WORK ITEM: Would you retype the listing below word for word, without any of its pictures?

DATA RECORDS:
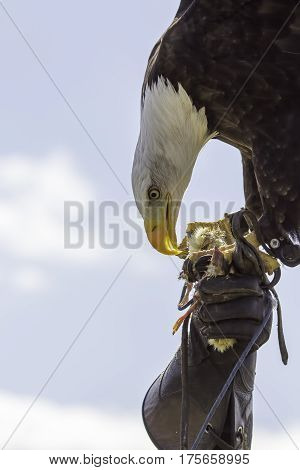Art of falconry. Falconer holding an American bald eagle with leather gloved hand. Sums up the majesty of working with these beautiful birds of prey. Great display poster image with copy space.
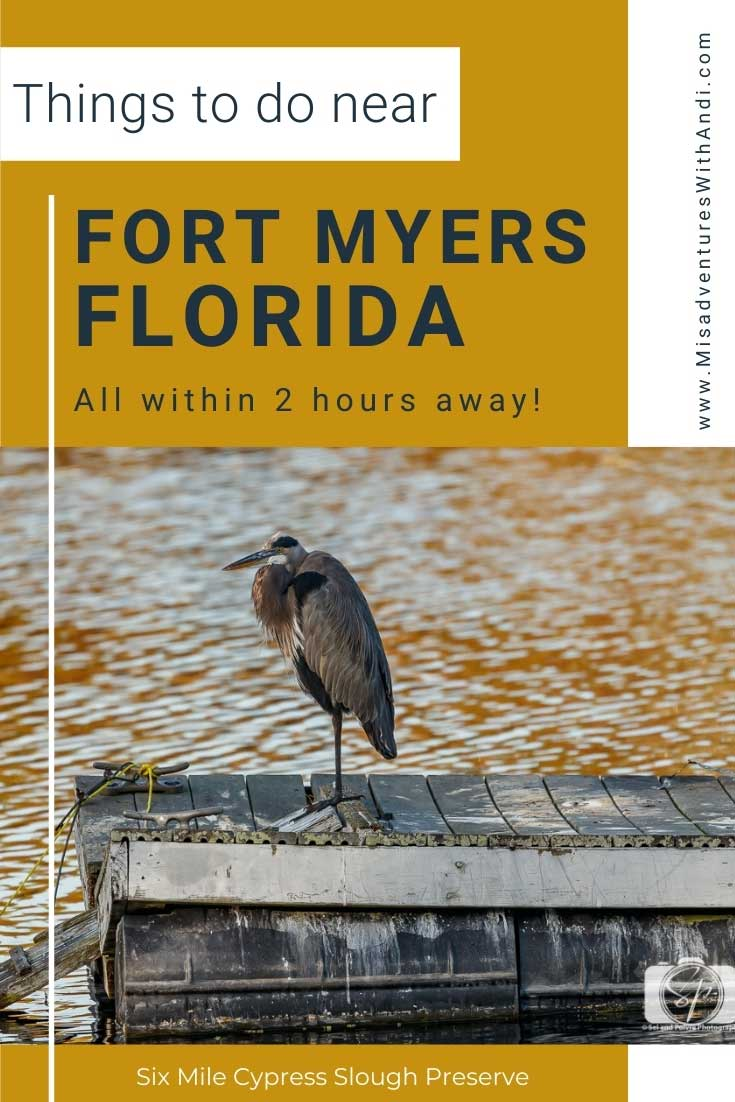 Fort Myers Florida Things to Do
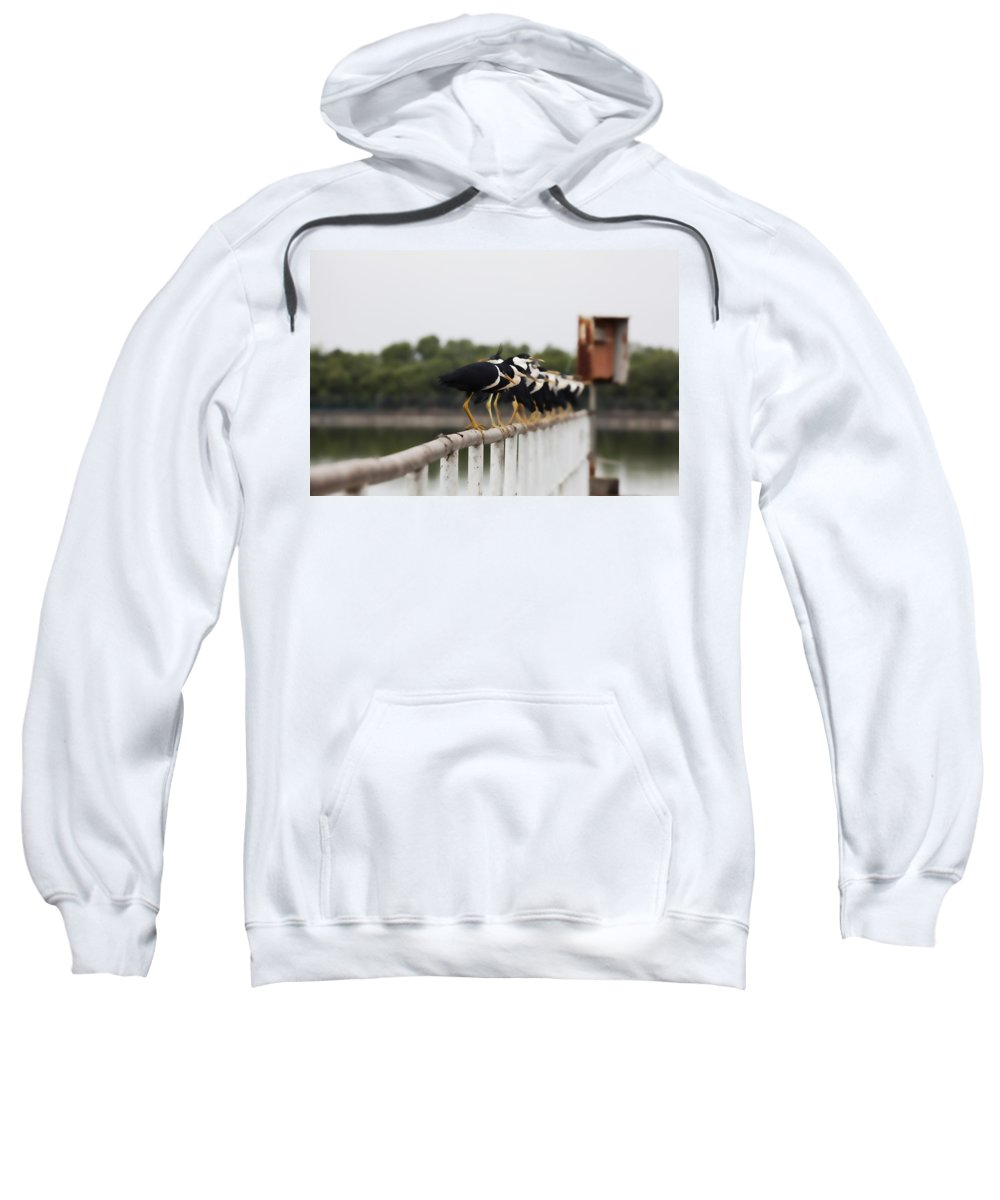 Pied Herons Sweatshirt featuring the photograph Spot The Odd One Out by Douglas Barnard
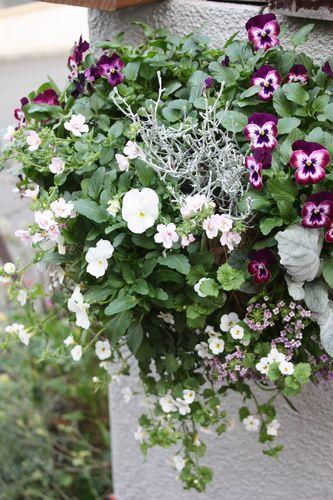 T's Garden Healing Flowers‐V.ミッドナイトのハンギング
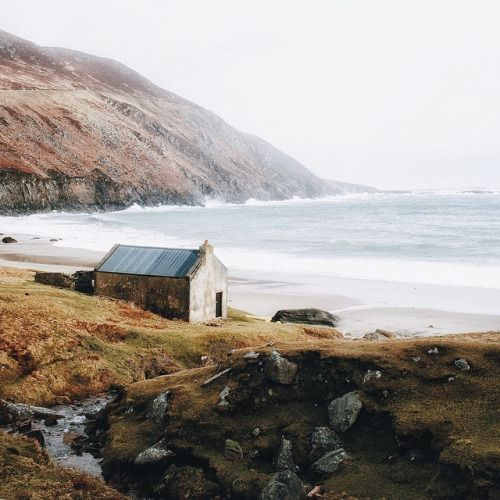 thesoutherly:  Finn Beales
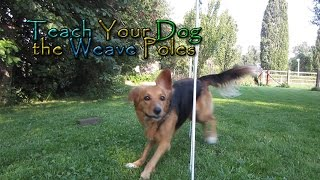 Download Teach Your Dog the Weave Poles! - In Four Steps! - Dog Agility Video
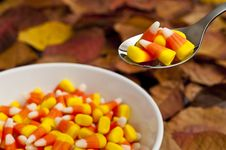 Free Candy Corn Snack Royalty Free Stock Image - 19371206
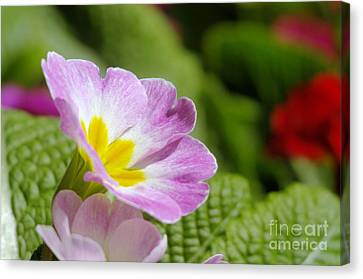 Side View Of A Spring Pansy Canvas Print by Jeff Swan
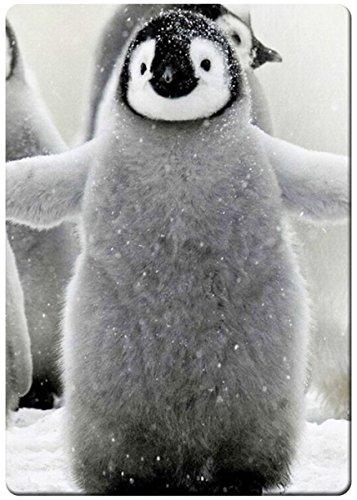 Adorable Puffy penguin fridge magnet (Penguin Fridge compare prices)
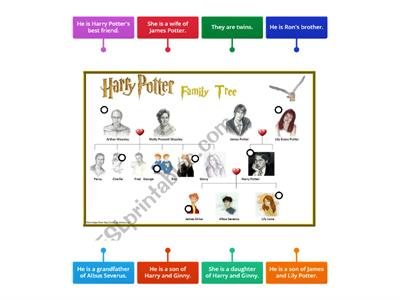 Harry Potter family tree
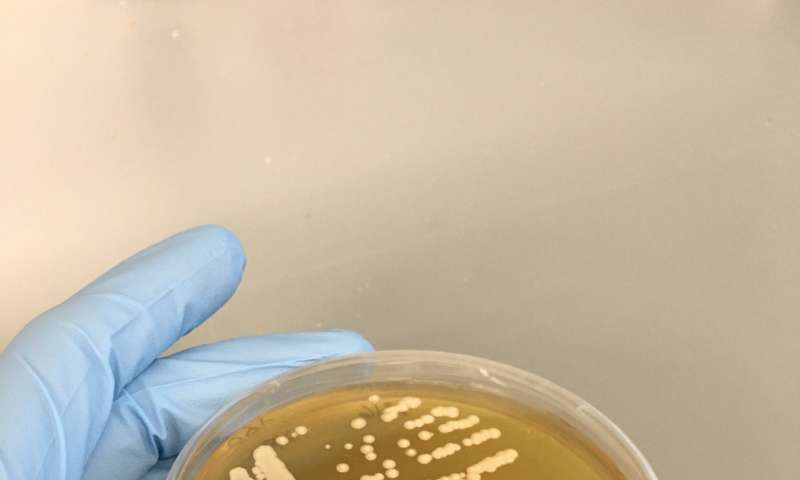 Insects could help us find new yeasts for big business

ANSWER SPACE:
Art of falconry. Falconer holding an American bald eagle with leather gloved hand. Sums up the majesty of working with these beautiful birds of prey. Great display poster image with copy space.
 Fort Myers Florida Things to Do
 Pied Herons Sweatshirt featuring the photograph Spot The Odd One Out by Douglas Barnard
 T's Garden Healing Flowers‐V.ミッドナイトのハンギング
 thesoutherly:  Finn Beales
 Download Teach Your Dog the Weave Poles! - In Four Steps! - Dog Agility Video
 Free Candy Corn Snack Royalty Free Stock Image - 19371206
 Side View Of A Spring Pansy Canvas Print by Jeff Swan
 Adorable Puffy penguin fridge magnet (Penguin Fridge compare prices)
 Harry Potter family tree
 Insects could help us find new yeasts for big business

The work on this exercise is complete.